__Task to complete__: Everything from the line that contains "What object among" through the final line of the records should be written out exactly, and nothing outside that span.

(Visual spatial reasoning items)
◇ ◇ ◇ ◇
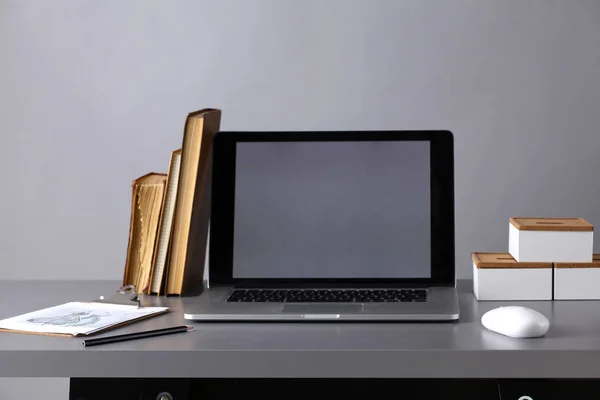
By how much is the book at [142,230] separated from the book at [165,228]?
2 cm

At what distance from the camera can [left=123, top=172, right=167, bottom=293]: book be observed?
1.23m

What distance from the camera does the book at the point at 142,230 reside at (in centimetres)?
123

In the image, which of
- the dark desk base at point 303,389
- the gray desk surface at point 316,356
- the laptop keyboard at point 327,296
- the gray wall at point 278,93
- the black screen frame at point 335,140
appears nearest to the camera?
the gray desk surface at point 316,356

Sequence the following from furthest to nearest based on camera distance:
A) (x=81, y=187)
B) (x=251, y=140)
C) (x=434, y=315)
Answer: (x=81, y=187) → (x=251, y=140) → (x=434, y=315)

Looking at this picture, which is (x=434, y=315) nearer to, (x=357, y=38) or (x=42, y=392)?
(x=357, y=38)

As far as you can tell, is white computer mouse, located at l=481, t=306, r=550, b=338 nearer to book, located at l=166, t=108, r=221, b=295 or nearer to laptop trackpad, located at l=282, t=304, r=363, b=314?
laptop trackpad, located at l=282, t=304, r=363, b=314

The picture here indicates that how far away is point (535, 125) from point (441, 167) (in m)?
1.04

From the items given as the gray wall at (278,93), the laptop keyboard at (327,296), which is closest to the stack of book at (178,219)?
the laptop keyboard at (327,296)

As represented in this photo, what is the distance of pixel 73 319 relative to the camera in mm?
1010

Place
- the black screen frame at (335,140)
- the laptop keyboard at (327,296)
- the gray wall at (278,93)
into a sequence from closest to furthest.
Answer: the laptop keyboard at (327,296)
the black screen frame at (335,140)
the gray wall at (278,93)

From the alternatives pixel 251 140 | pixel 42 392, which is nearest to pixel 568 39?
pixel 251 140

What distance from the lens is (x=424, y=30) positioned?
2133 millimetres

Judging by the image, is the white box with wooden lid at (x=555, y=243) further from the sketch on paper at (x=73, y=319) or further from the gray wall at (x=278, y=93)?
the gray wall at (x=278, y=93)

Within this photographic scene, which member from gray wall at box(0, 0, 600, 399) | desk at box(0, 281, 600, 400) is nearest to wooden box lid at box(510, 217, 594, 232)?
desk at box(0, 281, 600, 400)
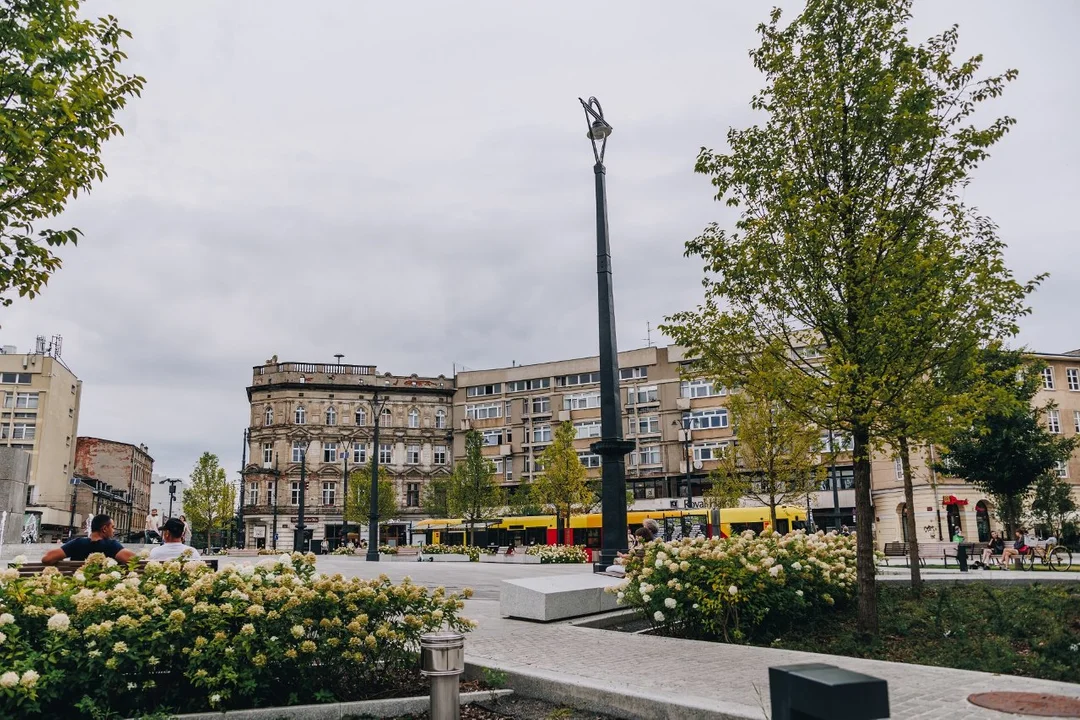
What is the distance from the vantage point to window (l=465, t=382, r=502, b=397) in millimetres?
73750

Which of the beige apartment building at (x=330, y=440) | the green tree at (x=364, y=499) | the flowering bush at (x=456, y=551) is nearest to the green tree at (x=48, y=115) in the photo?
the flowering bush at (x=456, y=551)

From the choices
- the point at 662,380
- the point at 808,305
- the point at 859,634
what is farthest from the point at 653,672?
the point at 662,380

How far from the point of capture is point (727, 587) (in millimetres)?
8742

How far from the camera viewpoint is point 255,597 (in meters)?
5.78

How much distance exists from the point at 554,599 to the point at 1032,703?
19.8ft

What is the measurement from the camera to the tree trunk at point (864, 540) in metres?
9.15

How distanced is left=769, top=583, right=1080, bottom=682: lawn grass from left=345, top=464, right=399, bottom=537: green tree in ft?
182

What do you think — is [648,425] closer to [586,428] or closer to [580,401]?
[586,428]

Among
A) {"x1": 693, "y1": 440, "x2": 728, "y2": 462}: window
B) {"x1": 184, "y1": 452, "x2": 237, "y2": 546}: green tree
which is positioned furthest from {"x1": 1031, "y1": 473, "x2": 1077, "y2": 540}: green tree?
{"x1": 184, "y1": 452, "x2": 237, "y2": 546}: green tree

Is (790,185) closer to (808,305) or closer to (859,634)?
(808,305)

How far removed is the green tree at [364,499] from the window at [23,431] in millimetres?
29842

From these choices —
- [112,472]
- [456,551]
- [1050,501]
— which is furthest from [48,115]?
[112,472]

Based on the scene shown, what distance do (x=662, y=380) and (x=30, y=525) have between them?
146 feet

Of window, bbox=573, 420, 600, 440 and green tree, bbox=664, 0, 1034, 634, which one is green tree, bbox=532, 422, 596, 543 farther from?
green tree, bbox=664, 0, 1034, 634
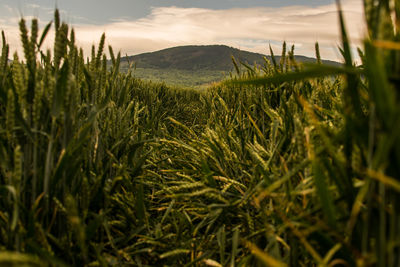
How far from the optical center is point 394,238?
0.52 m

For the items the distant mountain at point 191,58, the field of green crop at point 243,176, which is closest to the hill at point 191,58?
the distant mountain at point 191,58

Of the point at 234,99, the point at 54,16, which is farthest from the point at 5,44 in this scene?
the point at 234,99

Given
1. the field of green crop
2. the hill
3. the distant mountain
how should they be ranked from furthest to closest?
the distant mountain → the hill → the field of green crop

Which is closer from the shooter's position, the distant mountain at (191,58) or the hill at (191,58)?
the hill at (191,58)

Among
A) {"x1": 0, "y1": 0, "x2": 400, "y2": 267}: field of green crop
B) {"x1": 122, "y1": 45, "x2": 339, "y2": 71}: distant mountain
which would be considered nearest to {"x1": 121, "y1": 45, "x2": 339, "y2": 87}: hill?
{"x1": 122, "y1": 45, "x2": 339, "y2": 71}: distant mountain

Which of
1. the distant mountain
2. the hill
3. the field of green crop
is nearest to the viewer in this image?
the field of green crop

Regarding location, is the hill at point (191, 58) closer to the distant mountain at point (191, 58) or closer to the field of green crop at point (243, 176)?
the distant mountain at point (191, 58)

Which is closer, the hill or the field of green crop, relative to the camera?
the field of green crop

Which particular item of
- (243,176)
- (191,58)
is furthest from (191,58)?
(243,176)

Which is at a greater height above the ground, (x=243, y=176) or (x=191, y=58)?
(x=191, y=58)

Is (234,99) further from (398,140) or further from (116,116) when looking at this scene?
(398,140)

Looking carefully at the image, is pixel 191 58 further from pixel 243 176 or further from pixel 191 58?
pixel 243 176

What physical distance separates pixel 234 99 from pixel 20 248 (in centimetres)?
212

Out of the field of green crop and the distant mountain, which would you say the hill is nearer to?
the distant mountain
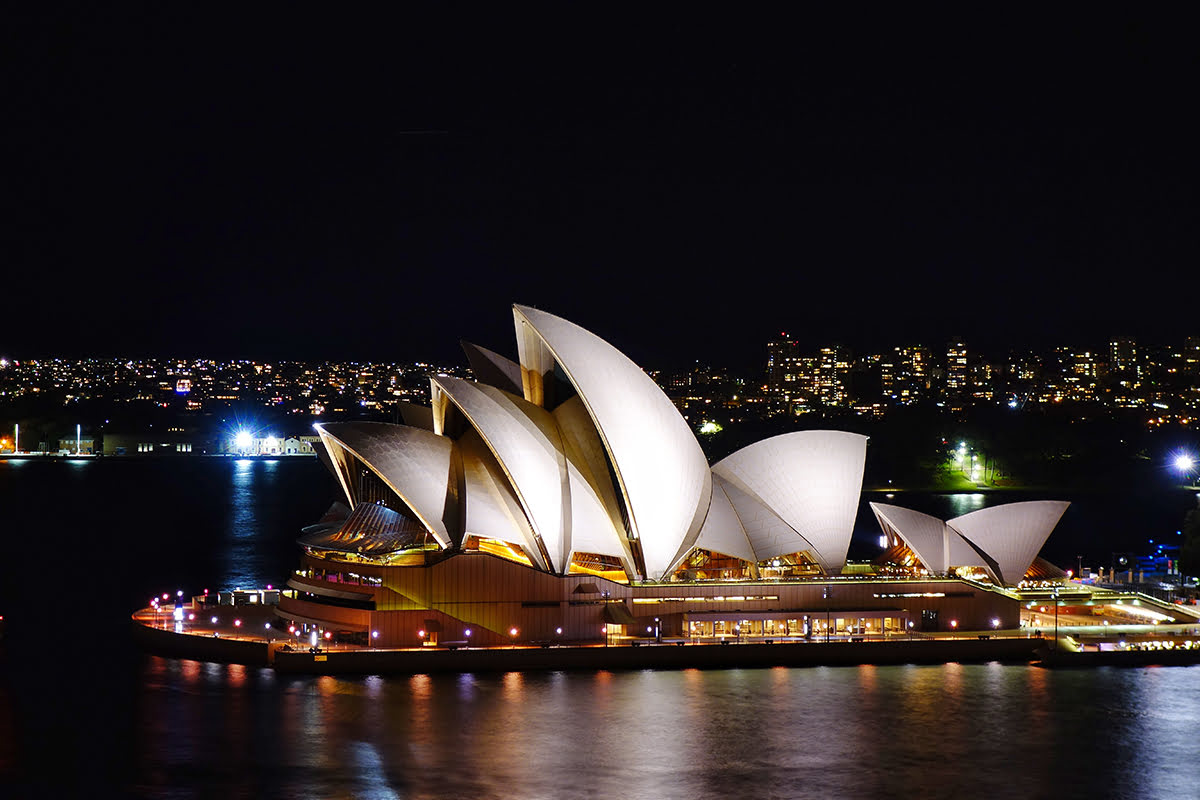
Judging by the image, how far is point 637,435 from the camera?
37.9m

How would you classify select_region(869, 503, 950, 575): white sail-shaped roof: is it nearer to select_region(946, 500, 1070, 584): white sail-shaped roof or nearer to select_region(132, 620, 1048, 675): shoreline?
select_region(946, 500, 1070, 584): white sail-shaped roof

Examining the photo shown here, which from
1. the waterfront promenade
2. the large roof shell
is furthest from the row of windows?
the large roof shell

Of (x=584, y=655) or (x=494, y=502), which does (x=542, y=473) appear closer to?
(x=494, y=502)

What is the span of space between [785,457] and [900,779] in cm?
1564

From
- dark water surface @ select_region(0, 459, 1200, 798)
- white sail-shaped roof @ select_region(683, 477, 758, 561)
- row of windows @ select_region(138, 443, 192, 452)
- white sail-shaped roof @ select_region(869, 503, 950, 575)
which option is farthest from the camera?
row of windows @ select_region(138, 443, 192, 452)

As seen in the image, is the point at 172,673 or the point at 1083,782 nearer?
the point at 1083,782

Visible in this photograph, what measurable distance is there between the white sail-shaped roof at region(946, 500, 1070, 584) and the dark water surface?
6.04 m

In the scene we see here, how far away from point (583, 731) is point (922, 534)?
16.5 meters

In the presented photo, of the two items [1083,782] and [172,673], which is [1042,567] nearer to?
[1083,782]

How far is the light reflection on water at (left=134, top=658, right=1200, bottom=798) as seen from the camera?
87.7 feet

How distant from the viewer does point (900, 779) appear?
2727 cm

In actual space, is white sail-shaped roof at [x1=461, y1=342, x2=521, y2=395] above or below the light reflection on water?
above

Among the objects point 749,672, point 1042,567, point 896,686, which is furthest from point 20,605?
point 1042,567

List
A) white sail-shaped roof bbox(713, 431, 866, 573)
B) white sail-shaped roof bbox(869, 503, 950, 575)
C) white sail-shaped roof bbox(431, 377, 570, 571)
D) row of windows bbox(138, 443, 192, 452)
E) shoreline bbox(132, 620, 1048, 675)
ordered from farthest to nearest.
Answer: row of windows bbox(138, 443, 192, 452) < white sail-shaped roof bbox(869, 503, 950, 575) < white sail-shaped roof bbox(713, 431, 866, 573) < white sail-shaped roof bbox(431, 377, 570, 571) < shoreline bbox(132, 620, 1048, 675)
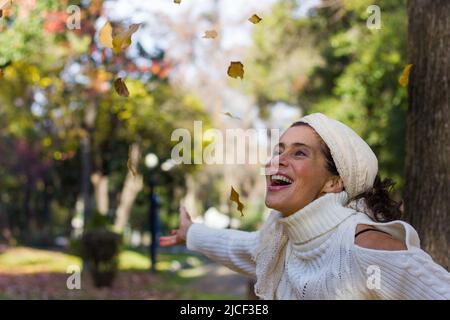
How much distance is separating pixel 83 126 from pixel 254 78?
11201mm

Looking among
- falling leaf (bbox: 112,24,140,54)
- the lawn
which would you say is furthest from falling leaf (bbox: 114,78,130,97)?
the lawn

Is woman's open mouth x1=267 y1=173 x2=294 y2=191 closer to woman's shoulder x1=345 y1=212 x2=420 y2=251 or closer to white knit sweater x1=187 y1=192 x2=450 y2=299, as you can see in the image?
white knit sweater x1=187 y1=192 x2=450 y2=299

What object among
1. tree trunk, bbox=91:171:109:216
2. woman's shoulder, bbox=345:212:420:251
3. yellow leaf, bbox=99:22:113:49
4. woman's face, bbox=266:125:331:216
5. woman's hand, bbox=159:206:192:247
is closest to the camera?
woman's shoulder, bbox=345:212:420:251

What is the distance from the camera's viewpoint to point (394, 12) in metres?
19.0

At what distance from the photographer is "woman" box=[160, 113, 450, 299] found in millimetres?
2488

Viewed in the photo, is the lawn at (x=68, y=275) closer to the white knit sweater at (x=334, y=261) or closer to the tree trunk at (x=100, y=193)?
the tree trunk at (x=100, y=193)

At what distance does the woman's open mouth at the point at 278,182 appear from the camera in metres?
Answer: 2.93

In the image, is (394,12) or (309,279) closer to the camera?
(309,279)

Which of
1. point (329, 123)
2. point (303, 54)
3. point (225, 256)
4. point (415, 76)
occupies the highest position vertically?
point (303, 54)

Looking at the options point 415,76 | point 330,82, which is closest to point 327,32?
point 330,82

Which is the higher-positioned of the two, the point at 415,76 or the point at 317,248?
the point at 415,76

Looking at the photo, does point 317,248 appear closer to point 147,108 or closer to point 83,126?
point 83,126

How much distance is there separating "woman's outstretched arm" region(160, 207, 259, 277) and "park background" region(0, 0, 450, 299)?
1.65 meters

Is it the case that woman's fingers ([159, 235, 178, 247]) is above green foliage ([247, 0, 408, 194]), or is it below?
◇ ◇ ◇ ◇
__Answer to this task__:
What object among
1. tree trunk, bbox=91:171:109:216
2. woman's shoulder, bbox=345:212:420:251
3. yellow leaf, bbox=99:22:113:49
4. woman's face, bbox=266:125:331:216
5. woman's hand, bbox=159:206:192:247
is closest to the camera?
woman's shoulder, bbox=345:212:420:251

What is the distance from the camera's viewpoint to point (394, 12) in metres?
19.0

At what distance from the photographer is "woman" box=[160, 113, 450, 299] found in millimetres?
2488

Viewed in the photo, is the lawn at (x=68, y=275) closer to the white knit sweater at (x=334, y=261) or closer to the tree trunk at (x=100, y=193)?
the tree trunk at (x=100, y=193)

At what distance does the woman's open mouth at the point at 278,182 appear from the camera in metres?
Answer: 2.93

In the image, is (394,12) or (309,279) closer to the camera?
(309,279)

Which of
1. point (329, 123)
2. point (303, 54)
3. point (225, 256)
4. point (415, 76)
occupies the highest position vertically?
point (303, 54)

Looking at the options point 415,76 | point 330,82, which is closest to point 327,32?
point 330,82

Which is the higher-positioned of the two, the point at 415,76 or the point at 317,248?
the point at 415,76

Looking at the photo, does point 317,248 appear closer to point 147,108 or closer to point 83,126?
point 83,126

How much distance is there separating "woman's outstretched arm" region(160, 207, 259, 277) and "park background" region(0, 0, 450, 299)?
1.65 meters

Is it the case that woman's fingers ([159, 235, 178, 247]) is above green foliage ([247, 0, 408, 194]), or is it below?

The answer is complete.